Hirose K, Shimada T, Matsumura T, Iwata M, Yasunaga K, Hori K, Matsusaka J
J Cardiogr. 1981 Dec;11(4):1223-32.
In order to determine the effect of verapamil, a calcium-channel blocking agent, on systolic performance and relaxation in hypertrophic cardiomyopathy (HCM), 12 patients with HCM and 10 normal subjects were studied. Echocardiograms, phonocardiograms, carotid pulses, and apex cardiograms were recorded simultaneously at the control state and 5, 10, and 15 min after intravenous injection of 10 mg of verapamil. After verapamil administration, heart rate was unchanged, while systolic blood pressure was slightly reduced in both groups. In normal subjects no significant changes were observed in systolic time intervals, such as ET, delta ET, PEP, delta PEP and PEP/ET, and mean VCF, except slightly prolonged delta ET after 5 min of the injection. The duration of isovolumic relaxation, (IIa-D) interval, taken as the period from the aortic valve closure (IIa) to the onset of mitral valve cusp separation and the time from IIa to the O point of the apex cardiogram, (IIa-O) interval, were 58 +/- 5 and 123 +/- 16 msec, respectively. The maximum velocity of the left ventricular posterior wall in early diastole (PWDV) was 128 +/- 10 mm/sec. These intervals and the velocity were not significantly changed after verapamil administration. In patients with HCM, ET and delta ET were unchanged, but PEP and delta PEP prolonged at 10 and 15 min after verapamil administration. PEP/ET was increased and mean VCF was reduced at 15 min after injection. In comparison with normal subjects, IIa-D interval and Ha-O interval were prolonged definitely at control, 92 +/- 21 and 190 +/- 28 msec, respectively. PWDV was slower than normal, 86 +/- 18 mm/sec at control. After verapamil, these intervals were shortened and PWDV fastened significantly. These results indicated that verapamil is regarded to have slight intrinsic negative inotropic action, suggesting the beneficial effect to reduce intraventricular pressure gradient, and also improve impaired myocardial relaxation in HCM.

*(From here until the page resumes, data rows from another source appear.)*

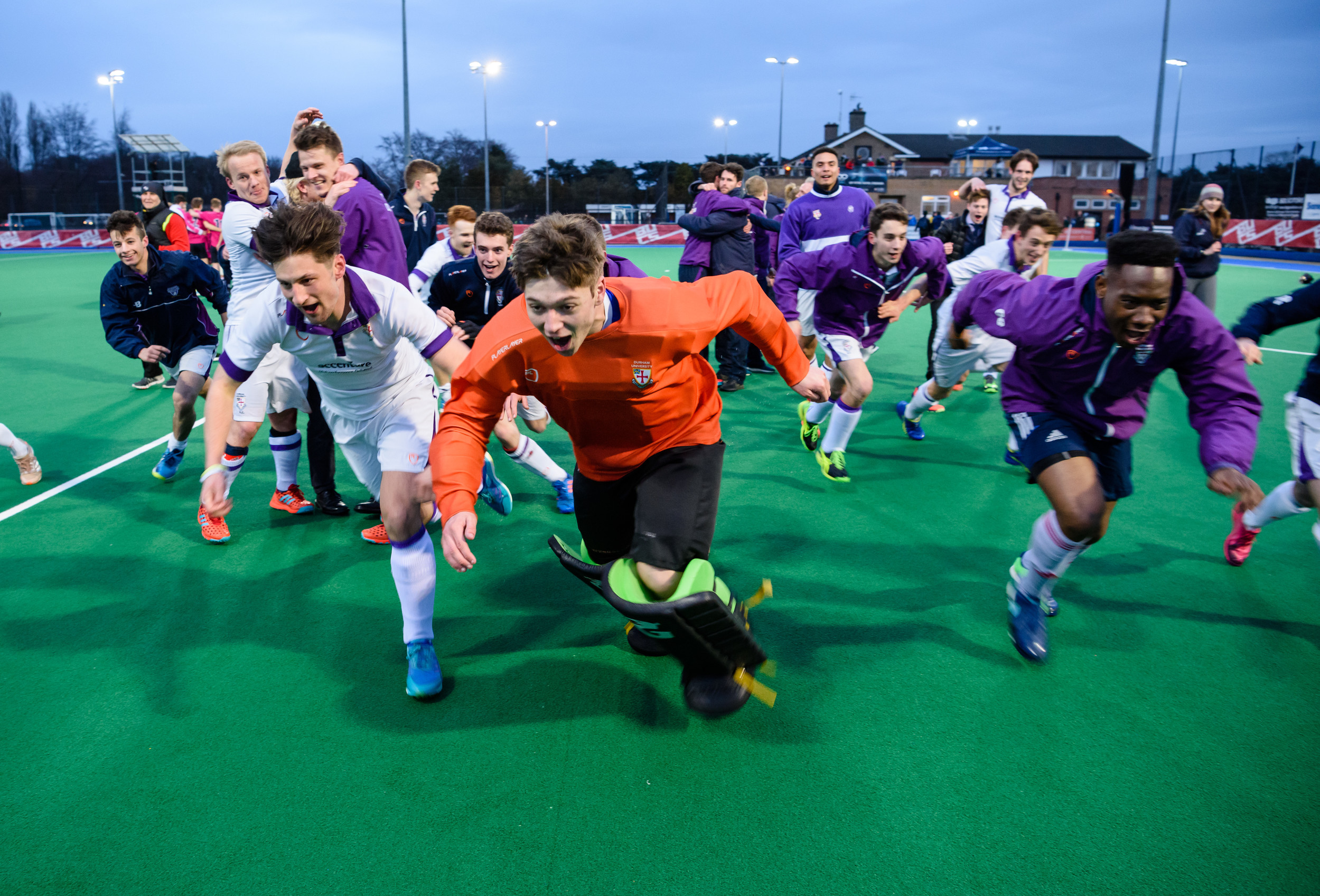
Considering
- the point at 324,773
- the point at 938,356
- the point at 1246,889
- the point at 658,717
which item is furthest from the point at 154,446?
the point at 1246,889

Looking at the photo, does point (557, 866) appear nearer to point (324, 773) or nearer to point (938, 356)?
point (324, 773)

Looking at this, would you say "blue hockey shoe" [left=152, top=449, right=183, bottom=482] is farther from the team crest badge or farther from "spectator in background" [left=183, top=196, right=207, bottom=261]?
"spectator in background" [left=183, top=196, right=207, bottom=261]

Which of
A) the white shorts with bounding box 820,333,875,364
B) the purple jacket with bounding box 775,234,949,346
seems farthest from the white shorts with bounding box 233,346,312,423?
the white shorts with bounding box 820,333,875,364

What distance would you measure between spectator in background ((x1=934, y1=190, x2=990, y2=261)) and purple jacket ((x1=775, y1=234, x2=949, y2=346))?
8.90 feet

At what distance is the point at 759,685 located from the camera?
299cm

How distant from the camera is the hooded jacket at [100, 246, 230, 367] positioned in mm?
6105

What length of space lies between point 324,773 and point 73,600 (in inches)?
91.3

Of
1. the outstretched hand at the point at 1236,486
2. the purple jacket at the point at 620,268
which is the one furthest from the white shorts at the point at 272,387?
the outstretched hand at the point at 1236,486

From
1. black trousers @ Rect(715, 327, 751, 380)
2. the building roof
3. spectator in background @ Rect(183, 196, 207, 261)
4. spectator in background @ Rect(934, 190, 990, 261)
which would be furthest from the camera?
the building roof

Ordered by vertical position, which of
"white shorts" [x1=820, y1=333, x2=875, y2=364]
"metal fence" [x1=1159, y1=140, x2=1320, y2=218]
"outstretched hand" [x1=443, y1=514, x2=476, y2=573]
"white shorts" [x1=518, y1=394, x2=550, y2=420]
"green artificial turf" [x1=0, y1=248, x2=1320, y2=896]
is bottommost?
"green artificial turf" [x1=0, y1=248, x2=1320, y2=896]

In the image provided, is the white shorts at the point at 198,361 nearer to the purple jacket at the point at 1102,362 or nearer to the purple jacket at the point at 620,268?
the purple jacket at the point at 620,268

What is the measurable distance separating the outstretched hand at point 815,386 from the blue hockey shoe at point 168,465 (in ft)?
16.5

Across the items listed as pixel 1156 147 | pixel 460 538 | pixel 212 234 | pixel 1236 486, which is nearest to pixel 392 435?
pixel 460 538

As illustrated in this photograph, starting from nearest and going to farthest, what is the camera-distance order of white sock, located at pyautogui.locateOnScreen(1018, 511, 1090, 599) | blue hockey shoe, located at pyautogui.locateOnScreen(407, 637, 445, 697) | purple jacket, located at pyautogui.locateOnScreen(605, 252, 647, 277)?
blue hockey shoe, located at pyautogui.locateOnScreen(407, 637, 445, 697) → white sock, located at pyautogui.locateOnScreen(1018, 511, 1090, 599) → purple jacket, located at pyautogui.locateOnScreen(605, 252, 647, 277)
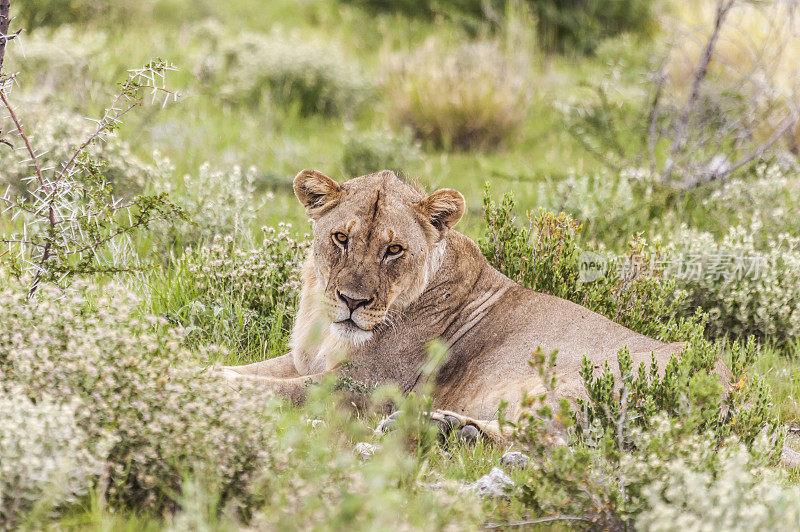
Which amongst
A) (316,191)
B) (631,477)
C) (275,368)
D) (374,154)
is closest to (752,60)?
(374,154)

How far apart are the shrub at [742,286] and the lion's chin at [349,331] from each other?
109 inches

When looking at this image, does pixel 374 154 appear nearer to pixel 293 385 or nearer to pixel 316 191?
pixel 316 191

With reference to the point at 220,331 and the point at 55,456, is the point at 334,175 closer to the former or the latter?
the point at 220,331

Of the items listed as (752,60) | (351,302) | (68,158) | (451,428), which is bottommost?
(451,428)

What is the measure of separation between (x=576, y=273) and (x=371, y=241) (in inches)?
71.3

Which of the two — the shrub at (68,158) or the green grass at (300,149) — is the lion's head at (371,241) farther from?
the shrub at (68,158)

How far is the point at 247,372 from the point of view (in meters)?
5.05

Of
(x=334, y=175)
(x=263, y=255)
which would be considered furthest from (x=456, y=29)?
(x=263, y=255)

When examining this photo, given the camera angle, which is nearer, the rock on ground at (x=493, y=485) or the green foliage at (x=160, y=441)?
the green foliage at (x=160, y=441)

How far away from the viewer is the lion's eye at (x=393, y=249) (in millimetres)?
4801

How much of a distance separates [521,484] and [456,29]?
1374cm

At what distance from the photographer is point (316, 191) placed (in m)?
5.05

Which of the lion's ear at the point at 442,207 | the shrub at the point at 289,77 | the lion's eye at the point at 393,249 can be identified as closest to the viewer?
the lion's eye at the point at 393,249

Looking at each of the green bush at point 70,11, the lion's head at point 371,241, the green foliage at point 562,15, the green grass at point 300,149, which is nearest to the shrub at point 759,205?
the green grass at point 300,149
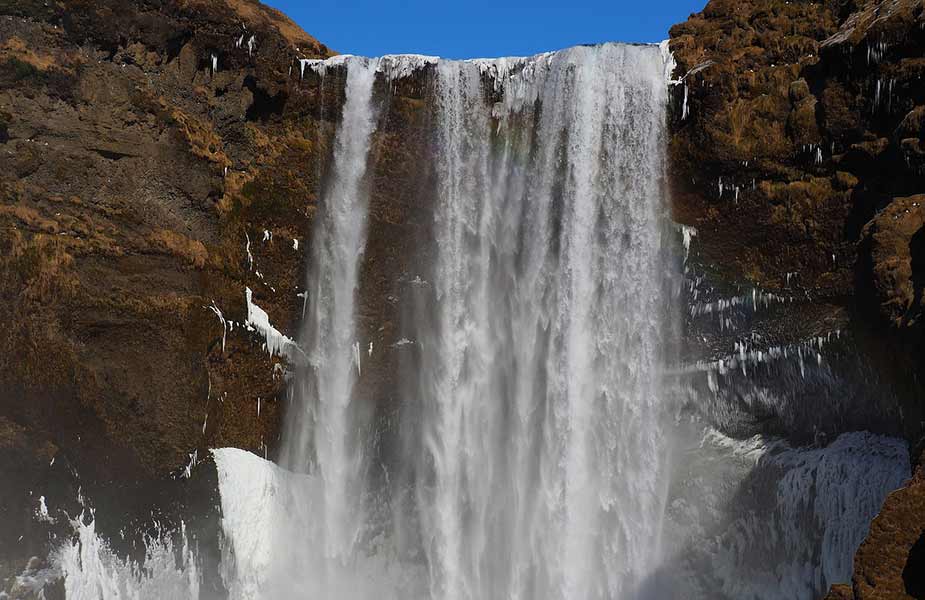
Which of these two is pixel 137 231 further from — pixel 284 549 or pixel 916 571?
pixel 916 571

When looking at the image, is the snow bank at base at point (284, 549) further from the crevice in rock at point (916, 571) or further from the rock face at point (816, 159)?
the crevice in rock at point (916, 571)

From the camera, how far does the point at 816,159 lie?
13.5 m

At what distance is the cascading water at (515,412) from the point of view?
14.5 meters

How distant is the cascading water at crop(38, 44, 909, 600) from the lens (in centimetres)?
1447

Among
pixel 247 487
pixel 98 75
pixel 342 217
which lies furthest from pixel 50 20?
pixel 247 487

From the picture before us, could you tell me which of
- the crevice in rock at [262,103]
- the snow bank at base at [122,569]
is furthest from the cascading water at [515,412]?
the crevice in rock at [262,103]

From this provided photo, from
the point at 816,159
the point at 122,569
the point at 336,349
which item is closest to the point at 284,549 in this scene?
the point at 122,569

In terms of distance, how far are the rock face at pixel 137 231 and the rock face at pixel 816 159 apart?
646 centimetres

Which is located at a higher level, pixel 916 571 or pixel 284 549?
pixel 916 571

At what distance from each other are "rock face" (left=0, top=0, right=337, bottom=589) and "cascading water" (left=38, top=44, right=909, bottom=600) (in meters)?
0.86

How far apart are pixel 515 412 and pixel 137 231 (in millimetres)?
6899

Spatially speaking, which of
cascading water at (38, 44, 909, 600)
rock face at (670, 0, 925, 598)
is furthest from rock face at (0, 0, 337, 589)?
rock face at (670, 0, 925, 598)

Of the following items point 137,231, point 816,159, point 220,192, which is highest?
point 220,192

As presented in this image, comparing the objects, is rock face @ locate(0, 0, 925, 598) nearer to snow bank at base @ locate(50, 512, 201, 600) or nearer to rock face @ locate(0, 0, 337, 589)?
rock face @ locate(0, 0, 337, 589)
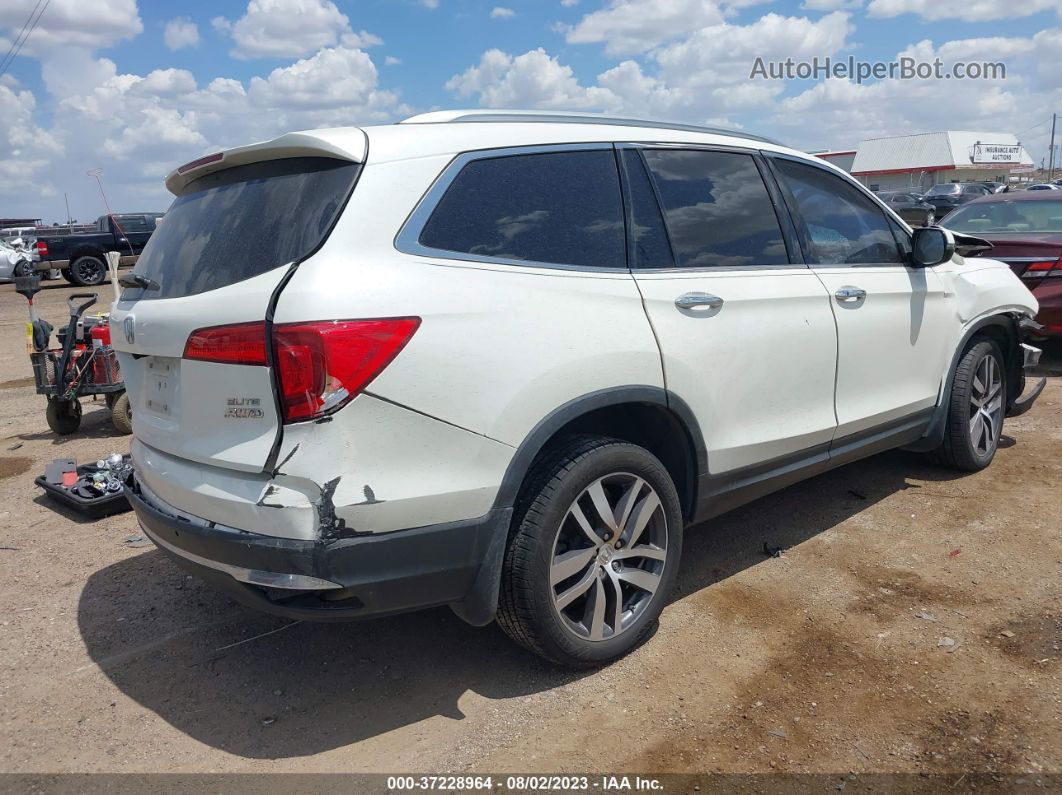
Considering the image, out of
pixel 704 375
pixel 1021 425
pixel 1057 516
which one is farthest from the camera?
pixel 1021 425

为了确定钙通道阻滞剂维拉帕米对肥厚型心肌病(HCM)患者心脏收缩功能及舒张功能的影响,我们对12例HCM患者和10名正常受试者进行了研究。在对照状态以及静脉注射10mg维拉帕米后5分钟、10分钟和15分钟时,同步记录超声心动图、心音图、颈动脉搏动图和心尖搏动图。注射维拉帕米后,两组患者的心率均未改变,而收缩压均略有下降。在正常受试者中,收缩期时间间期,如射血时间(ET)、射血时间变化率(delta ET)、射血前期(PEP)、射血前期变化率(delta PEP)和PEP/ET,以及平均圆周纤维缩短速度(mean VCF)均未发生显著变化,仅在注射后5分钟时delta ET略有延长。等容舒张期时长,即从主动脉瓣关闭(IIa)至二尖瓣瓣叶分离开始的时间段(IIa-D间期),以及从IIa至心尖搏动图O点的时间(IIa-O间期),分别为58±5毫秒和123±16毫秒。左心室后壁舒张早期最大速度(PWDV)为128±10毫米/秒。注射维拉帕米后,这些间期和速度均未发生显著变化。在HCM患者中,ET和delta ET未改变,但在注射维拉帕米后10分钟和15分钟时,PEP和delta PEP延长。注射后15分钟时,PEP/ET升高,mean VCF降低。与正常受试者相比,HCM患者在对照时IIa-D间期和IIa-O间期明显延长,分别为92±21毫秒和190±28毫秒。对照时PWDV比正常受试者慢,为86±18毫米/秒。注射维拉帕米后,这些间期缩短,PWDV显著加快。这些结果表明,维拉帕米被认为具有轻微的内在负性肌力作用,提示其对降低心室内压力梯度有益,并且还可改善HCM患者受损的心肌舒张功能。